> **SOURCE TEXT**
Because topologically rotation by $2\pi$ is not equivalent to doing nothing (i.e. not rotating), but, rotating by $4\pi$ is the same thing as doing nothing. So, I guess this is the basis of the experiment. At least the rotation can be made to a magnetic field, instead of the particles themselves.

Fermions, indeed, would get a minus sign in front of their state vectors when rotated by $2\pi$ however bosons get a plus sign (i.e., no phase change). $$ \tag{fermions@2$\pi$} | \psi \rangle \rightarrow -| \psi \rangle $$ $$ \tag{bosons@2$\pi$} | \phi \rangle \rightarrow + | \phi \rangle $$ Individually for the states, it does not matter if there is a phase factor on the state because the probability of the individual state would eliminate the phase factor. However, if there are two states interfering each other, then one of them getting a minus sign will imply a shift on the interference pattern (or the probability distribution).

So, in order to check if the indistinguishable 2-particle system is made of bosons or fermions, you just do an experiment that applies a full rotation to one of them (actually rotating a magnetic field is what could be done, instead of rotating the particle itself) while leaving the other as it is. The result of the experiment has two outcomes:

  1. The interference of two particles would change, i.e., they will cancel each other if they have the same wave function. So, they are fermions

  2. The interference of two particles would not change. So, they are bosons.

Spatial relation data:
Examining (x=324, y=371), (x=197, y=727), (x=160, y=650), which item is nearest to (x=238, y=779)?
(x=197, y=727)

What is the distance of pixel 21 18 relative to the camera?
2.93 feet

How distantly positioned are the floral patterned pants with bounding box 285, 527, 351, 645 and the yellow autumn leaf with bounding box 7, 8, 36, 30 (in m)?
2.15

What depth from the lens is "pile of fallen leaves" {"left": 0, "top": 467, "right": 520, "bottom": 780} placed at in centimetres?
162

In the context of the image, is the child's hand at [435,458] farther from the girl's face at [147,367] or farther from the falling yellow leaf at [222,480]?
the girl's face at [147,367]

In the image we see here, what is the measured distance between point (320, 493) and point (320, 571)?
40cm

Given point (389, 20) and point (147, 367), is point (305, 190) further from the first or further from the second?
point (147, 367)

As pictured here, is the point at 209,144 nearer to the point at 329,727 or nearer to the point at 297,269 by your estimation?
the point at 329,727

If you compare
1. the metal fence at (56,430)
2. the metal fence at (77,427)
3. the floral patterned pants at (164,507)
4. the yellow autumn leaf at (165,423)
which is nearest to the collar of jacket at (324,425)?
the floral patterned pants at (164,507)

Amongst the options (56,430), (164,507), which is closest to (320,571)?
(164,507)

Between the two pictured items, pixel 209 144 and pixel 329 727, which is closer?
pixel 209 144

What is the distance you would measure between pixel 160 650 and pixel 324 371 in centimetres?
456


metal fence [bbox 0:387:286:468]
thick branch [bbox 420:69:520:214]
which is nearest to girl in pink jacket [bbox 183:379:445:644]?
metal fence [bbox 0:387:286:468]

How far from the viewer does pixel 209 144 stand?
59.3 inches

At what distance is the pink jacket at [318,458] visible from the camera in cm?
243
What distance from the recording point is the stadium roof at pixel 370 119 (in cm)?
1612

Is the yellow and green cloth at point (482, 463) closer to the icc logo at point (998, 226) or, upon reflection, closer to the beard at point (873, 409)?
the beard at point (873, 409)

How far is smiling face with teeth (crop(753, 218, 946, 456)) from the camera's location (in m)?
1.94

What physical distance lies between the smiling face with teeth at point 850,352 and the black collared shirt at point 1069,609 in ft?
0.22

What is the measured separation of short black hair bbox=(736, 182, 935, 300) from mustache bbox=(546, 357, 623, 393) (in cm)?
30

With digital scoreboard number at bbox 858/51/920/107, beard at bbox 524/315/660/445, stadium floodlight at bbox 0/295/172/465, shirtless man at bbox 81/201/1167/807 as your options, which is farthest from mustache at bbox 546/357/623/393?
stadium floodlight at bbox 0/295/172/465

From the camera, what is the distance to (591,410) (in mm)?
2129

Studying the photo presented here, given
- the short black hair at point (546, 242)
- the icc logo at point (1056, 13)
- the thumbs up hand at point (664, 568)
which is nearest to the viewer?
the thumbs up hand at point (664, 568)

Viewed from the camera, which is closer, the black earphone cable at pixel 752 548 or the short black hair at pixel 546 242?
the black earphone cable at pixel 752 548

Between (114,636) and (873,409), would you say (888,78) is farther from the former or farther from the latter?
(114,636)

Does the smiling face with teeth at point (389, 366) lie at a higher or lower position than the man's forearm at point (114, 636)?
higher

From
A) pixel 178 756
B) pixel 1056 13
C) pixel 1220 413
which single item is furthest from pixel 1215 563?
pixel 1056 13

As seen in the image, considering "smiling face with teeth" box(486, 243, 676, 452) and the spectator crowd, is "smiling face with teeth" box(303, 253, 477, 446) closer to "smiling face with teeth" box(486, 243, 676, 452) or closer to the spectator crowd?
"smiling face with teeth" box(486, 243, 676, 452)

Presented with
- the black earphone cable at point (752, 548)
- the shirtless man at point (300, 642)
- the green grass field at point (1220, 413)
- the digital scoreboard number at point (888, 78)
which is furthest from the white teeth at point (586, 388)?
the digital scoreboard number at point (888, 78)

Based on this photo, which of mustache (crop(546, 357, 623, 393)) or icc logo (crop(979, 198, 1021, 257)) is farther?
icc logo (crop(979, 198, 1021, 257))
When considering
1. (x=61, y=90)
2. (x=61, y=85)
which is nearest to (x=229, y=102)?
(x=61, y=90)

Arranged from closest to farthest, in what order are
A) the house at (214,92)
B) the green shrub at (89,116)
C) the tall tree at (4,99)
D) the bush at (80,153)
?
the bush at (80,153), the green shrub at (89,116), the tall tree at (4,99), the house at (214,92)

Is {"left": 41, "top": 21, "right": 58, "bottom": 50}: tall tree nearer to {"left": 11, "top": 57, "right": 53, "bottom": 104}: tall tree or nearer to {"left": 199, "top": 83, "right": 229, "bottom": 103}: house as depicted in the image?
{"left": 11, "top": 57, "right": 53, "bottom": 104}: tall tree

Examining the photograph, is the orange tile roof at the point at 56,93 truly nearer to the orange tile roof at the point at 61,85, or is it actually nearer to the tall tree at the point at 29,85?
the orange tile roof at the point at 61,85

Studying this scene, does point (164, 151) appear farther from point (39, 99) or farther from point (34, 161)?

> **WHAT TO WORK ON**
1: Write out each remark the text on fermions and bosons sets off in parentheses within its prose, leaving out the equation tags.
2: Turn the paragraph of the text on fermions and bosons that begins "Fermions, indeed," into a short bulleted list that keeps its main points.

> **SOLUTION SET**
1:
- (i.e. not rotating)
- (i.e., no phase change)
- (or the probability distribution)
- (actually rotating a magnetic field is what could be done, instead of rotating the particle itself)

2:
- Rotated by $2\pi$, a fermion's state vector gets a minus sign: $|\psi\rangle \rightarrow -|\psi\rangle$.
- A boson's state gets a plus sign, so there is no phase change: $|\phi\rangle \rightarrow +|\phi\rangle$.
- For a single state the phase factor doesn't matter, since the probability removes it.
- When two states interfere, a minus sign on one of them shifts the interference pattern, or probability distribution.